Ho avuto occasione di incontrare, più di trent’anni fa, Pat Buchanan, guru, giornalista e voce controversa del conservatorismo americano, nella parrocchia a Washington, DC, in cui ero stato incaricato di celebrare la Messa Tridentina. Non fui sorpreso nel vedere che Buchanan preferiva assistere alla messa secondo il rito antecedente al Concilio Vaticano II. In più, ero contento di avere l’opportunità, durante l’incontro “caffè e brioche” dopo messa, di sottoporgli una questione che mi lasciava perplesso, cioè la posizione apparentemente anti-ispanica di molti conservatori cattolici americani, così come risultava dal dibattito sull’immigrazione illegale.



Mi chiedevo, cioè, perché come cattolici tradizionalisti (cosa evidente dal loro amore per la Messa Tridentina) non riuscissero a vedere la crescente presenza ispanica nella Chiesa come qualcosa di positivo che, se gestito in modo adeguato e corretto, avrebbe potuto rafforzare la risposta della Chiesa all’agnosticismo laicista di tanta cultura dominante.

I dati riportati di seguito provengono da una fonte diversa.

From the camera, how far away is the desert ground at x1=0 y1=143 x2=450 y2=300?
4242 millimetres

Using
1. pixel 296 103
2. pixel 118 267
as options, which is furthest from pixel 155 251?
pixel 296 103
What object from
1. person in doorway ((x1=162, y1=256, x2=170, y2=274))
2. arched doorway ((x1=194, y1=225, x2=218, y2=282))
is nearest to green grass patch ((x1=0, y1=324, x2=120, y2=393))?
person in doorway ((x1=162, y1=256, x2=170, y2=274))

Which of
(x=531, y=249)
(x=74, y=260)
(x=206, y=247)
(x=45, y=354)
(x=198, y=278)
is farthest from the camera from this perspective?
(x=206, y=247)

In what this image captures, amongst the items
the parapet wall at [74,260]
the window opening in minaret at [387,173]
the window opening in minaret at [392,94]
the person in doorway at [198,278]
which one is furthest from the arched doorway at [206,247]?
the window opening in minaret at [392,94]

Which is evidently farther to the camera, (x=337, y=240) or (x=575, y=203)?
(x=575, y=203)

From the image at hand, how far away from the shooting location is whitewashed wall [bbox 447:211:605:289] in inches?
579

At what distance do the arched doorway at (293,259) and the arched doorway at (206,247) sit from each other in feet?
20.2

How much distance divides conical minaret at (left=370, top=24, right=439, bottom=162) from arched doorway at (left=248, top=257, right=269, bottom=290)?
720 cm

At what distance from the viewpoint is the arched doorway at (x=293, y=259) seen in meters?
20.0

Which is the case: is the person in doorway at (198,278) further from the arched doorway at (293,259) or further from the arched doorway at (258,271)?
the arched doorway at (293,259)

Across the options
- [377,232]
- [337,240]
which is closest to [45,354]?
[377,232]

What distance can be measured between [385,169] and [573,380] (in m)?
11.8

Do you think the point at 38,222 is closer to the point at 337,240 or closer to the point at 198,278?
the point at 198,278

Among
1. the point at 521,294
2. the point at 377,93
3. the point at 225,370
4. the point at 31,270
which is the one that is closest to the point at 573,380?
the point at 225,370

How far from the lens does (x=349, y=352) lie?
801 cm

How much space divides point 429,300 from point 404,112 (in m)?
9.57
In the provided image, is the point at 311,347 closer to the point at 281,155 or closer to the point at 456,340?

La questione mi è tornata alla mente questa settimana leggendo l’editoriale di Buchanan sull’ultimo numero di The American Conservative (luglio 2011). Nell’articolo, intitolato “Gettati ai leoni”, Buchanan descrive le persecuzioni contro i cristiani nei Paesi del Medio Oriente dove gli Stati Uniti, in nome dell’esportazione della democrazia, hanno rimosso, o stanno tentando di rimuovere, dittature sotto le quali i cristiani potevano praticare liberamente la loro fede.

Buchanan cita le parole di un vescovo anglicano, un palestinese, a Tony Blair: se gli “alleati” avessero invaso l’Iraq e deposto Saddam Hussein, “sarebbero stati responsabili di svuotare l’Iraq, la patria di Abramo, della presenza dei cristiani”. In effetti, come nota il Financial Times, “dopo quasi 2000 anni, i cristiani in Iraq ora si trovano a prendere apertamente in considerazione la loro sparizione. Perfino alcuni dei loro sacerdoti consigliano la fuga”. La “liberazione” dell’Iraq, guidata dagli Stati Uniti, ha prodotto per i cristiani iracheni la più grande catastrofe dai tempi di Cristo.



Un pericolo simile minaccia ora i cristiani in Siria. In Egitto, i cristiani copti sono perseguitati. Buchanan invita il presidente Obama a prendere in considerazione “come invece non fece il presidente George W. Bush, cosa accade agli arabi cristiani quando una maggioranza musulmana a lungo repressa arriva al potere”.

Buchanan menziona il libro, pubblicato cinquant’anni fa, di D.W. Brogan (The Price of Revolution) ed elenca i periodi di orrore che sono seguiti a molte delle rivoluzioni fatte “dall’uomo occidentale così spesso intossicato dal laicismo”, dalla Rivoluzione Francese a quella di Cuba, a Pol Pot. L’editoriale si conclude con una domanda: “Quando questo idolo della modernità chiamato democrazia, in cui nessuno dei nostri padri credeva, è diventato un ‘vitello d’oro’ davanti al quale tutti dobbiamo inginocchiarci in adorazione?”.

Si può essere più o meno d’accordo, in tutto o in parte, con il discorso di Buchanan, ma penso che sollevi un punto molto importante oggi per i cattolici americani, specialmente per quelli che si definiscono conservatori. A mio parere, la questione dell’immigrazione ispanica pone domande simili ai conservatori cattolici: ha importanza che questi immigrati siano, almeno finora, cattolici e che potrebbero rafforzare la presenza della Chiesa cattolica nella società americana, se correttamente istruiti e trattati con rispetto, amicizia e dignità? 

Questo è quello che ho domandato a Buchanan trent’anni fa dopo la Messa Tridentina. Sfortunatamente non ho ottenuto risposta, perché qualcuno gli ha portato un caffè caldo con una ciambella e se lo è trascinato via.